In part two of the text, the author lucidly describes the rationale behind the selection of ice and of Greenland as an "archival" source. He discusses the methods in and problems of obtaining and preserving the material intact and uncontaminated and the methods of analysis that produced the data. Throughout the following chapters, he lays out for the reader the thinking that went into its interpretation and how this information can be used as a paradigm with which future outcomes of climate change might be predicted. Because Alley, a professor of geoscience at Penn State, took an actual part in all of these proceedings and is an active scientist himself, he is well positioned to give an informative account of the topic. He also has a readable writing style which many such individuals do not.

Although I felt that his attempt to "get down to" the level of his non-technical audience was sometimes a little patronizing, I did think that his explanations of some of the physical systems was very clear. The description of the events leading to and during the Younger Dryas got a little confusing with the comparison to a roller coaster with a bungee jumper and a yo-yo, but by the end of the chapter one still had a fair idea of what he was trying to convey.--I think he was just trying a little too hard. His explanations of important environmental cycles with which I was already familiar--like those of the carbon, the water, the heat distribution, the oceanic and lake water overturn, and atmospheric cycles and those of the Coriolis and Milankovich effects--were very clear. In fact they were clearer than some textbook descriptions I've read. Although I had read of the effects of fresh water on the North Atlantic "conveyor belt" and its subsequent effect on global climate, I had not encountered the Dansgaard-Oeschger cycle or the Heinrich-Bond oscillations in my reading in the past. The author's presentation was therefore of interest to me.

(Data records)
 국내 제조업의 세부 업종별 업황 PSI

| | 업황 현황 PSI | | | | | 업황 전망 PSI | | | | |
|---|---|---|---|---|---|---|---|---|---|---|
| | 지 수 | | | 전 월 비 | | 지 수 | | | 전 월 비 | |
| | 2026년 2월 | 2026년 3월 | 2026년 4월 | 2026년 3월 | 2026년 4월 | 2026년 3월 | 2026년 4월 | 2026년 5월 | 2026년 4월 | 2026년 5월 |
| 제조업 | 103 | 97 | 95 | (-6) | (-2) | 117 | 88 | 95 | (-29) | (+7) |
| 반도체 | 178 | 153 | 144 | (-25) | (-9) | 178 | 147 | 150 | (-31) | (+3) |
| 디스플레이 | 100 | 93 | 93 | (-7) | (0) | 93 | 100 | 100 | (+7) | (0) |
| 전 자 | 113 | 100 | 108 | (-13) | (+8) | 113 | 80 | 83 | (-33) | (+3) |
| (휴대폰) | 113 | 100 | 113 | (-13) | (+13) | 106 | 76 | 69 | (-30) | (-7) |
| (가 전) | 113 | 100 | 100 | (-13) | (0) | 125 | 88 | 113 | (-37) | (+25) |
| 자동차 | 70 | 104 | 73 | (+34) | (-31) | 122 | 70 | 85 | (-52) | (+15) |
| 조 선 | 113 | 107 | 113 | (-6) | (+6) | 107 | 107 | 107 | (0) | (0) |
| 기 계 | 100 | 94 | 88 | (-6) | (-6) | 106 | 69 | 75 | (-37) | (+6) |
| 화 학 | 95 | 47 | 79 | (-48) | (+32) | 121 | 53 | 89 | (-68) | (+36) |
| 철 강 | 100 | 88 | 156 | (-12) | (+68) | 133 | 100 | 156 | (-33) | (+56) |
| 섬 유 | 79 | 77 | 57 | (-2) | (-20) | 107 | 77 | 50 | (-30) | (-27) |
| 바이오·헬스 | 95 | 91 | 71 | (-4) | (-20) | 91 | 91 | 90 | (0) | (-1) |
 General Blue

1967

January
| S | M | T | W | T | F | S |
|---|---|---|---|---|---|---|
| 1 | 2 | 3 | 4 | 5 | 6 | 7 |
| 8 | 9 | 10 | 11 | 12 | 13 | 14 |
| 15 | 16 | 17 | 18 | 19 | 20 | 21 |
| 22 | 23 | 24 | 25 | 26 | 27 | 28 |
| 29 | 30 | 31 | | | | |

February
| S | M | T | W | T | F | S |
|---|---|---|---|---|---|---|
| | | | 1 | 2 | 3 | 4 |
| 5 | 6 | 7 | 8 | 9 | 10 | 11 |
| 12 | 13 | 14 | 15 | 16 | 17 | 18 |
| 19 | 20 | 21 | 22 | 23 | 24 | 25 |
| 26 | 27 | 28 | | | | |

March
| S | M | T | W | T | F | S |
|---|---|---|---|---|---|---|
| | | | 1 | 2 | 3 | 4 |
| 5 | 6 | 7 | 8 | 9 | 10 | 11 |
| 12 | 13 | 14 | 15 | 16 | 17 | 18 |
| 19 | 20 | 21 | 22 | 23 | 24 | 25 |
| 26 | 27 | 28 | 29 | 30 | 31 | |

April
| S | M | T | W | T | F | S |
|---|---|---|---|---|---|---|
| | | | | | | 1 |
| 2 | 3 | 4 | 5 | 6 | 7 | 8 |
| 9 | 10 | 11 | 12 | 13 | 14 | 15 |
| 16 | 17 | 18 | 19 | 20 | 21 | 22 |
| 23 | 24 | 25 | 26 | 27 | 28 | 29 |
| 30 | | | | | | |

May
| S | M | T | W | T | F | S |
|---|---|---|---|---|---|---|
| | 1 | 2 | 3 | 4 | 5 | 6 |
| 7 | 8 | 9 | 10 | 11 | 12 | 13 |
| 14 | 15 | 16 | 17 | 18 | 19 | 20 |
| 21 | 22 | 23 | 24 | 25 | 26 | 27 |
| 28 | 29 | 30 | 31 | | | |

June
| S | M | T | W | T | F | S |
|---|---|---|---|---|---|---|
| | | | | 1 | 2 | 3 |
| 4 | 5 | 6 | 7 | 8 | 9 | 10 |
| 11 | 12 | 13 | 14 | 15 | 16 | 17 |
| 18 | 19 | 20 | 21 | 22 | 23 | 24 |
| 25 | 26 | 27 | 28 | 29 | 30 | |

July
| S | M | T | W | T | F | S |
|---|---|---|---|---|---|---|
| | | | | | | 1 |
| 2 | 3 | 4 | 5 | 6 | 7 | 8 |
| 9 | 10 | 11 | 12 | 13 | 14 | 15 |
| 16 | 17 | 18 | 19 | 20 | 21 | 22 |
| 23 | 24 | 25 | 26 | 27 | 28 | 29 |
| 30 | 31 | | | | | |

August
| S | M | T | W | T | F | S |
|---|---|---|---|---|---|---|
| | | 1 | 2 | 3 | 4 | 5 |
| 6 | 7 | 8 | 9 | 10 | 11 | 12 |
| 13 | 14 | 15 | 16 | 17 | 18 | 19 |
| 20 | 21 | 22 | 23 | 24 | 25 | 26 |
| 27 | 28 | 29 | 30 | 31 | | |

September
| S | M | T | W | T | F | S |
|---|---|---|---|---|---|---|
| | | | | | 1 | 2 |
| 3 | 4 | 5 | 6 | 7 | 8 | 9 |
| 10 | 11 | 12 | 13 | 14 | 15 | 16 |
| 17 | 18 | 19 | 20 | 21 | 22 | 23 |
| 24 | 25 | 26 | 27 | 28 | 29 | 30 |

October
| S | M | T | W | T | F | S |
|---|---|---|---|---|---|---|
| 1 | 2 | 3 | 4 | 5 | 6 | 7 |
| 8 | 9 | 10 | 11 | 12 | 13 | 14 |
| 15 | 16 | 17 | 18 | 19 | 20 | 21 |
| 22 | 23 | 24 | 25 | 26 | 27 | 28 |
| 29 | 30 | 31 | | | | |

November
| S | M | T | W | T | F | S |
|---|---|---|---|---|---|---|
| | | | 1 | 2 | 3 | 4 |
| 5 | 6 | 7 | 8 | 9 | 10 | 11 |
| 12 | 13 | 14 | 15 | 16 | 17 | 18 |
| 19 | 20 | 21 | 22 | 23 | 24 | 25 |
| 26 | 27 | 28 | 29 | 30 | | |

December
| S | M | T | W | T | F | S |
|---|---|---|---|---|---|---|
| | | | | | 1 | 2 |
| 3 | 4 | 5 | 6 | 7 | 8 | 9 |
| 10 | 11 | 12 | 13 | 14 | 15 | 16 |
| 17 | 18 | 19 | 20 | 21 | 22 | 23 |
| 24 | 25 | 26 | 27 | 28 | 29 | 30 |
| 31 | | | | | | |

§ EXERCISE OBJECTIVE
Revise the review from "In part two" up to and including "individuals do not.", replacing "Greenland" with "Antarctica". The records have no connection to the review.

§ COMPLETED EXERCISE
In part two of the text, the author lucidly describes the rationale behind the selection of ice and of Antarctica as an "archival" source. He discusses the methods in and problems of obtaining and preserving the material intact and uncontaminated and the methods of analysis that produced the data. Throughout the following chapters, he lays out for the reader the thinking that went into its interpretation and how this information can be used as a paradigm with which future outcomes of climate change might be predicted. Because Alley, a professor of geoscience at Penn State, took an actual part in all of these proceedings and is an active scientist himself, he is well positioned to give an informative account of the topic. He also has a readable writing style which many such individuals do not.